PDF Extraction API is a simple API built on top of the Marker PDF library. It allows you to parse and convert PDF files into Markdown format, extract images, and retrieve the parsed content through local and web endpoints.
- Clone the repository:
git clone https://github.com/satish860/PDF-Extraction-API.git
- Install the required dependencies:
pip install modal marker-pdf hf_transfer opencv-python-headless pillow
To run the PDF parser and converter locally, use the following command:
modal run app.py
This will execute the main
function defined in app.py
, which downloads a PDF from a specified URL, processes it using Marker PDF, and saves the parsed content and images locally.

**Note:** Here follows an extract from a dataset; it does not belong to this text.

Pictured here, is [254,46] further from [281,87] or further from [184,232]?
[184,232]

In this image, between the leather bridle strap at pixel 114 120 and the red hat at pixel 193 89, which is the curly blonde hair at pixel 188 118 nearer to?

To run the PDF parser and converter as a web endpoint, use the following command:
modal serve app.py
This will start a web server and expose the /convert
endpoint. You can send a POST request to this endpoint with the PDF chunk as a base64-encoded string in the request body. The endpoint will process the PDF using Marker PDF and return the parsed Markdown content, base64-encoded images, and metadata as a JSON response.
Before running the application, make sure to set the following environment variables:
export HF_HUB_ENABLE_HF_TRANSFER=1
export TRANSFORMERS_CACHE=/data/transformers_cache
export HF_HOME=/data/hf_home
These environment variables are required for the proper functioning of the Marker PDF library.
This project is licensed under the MIT License.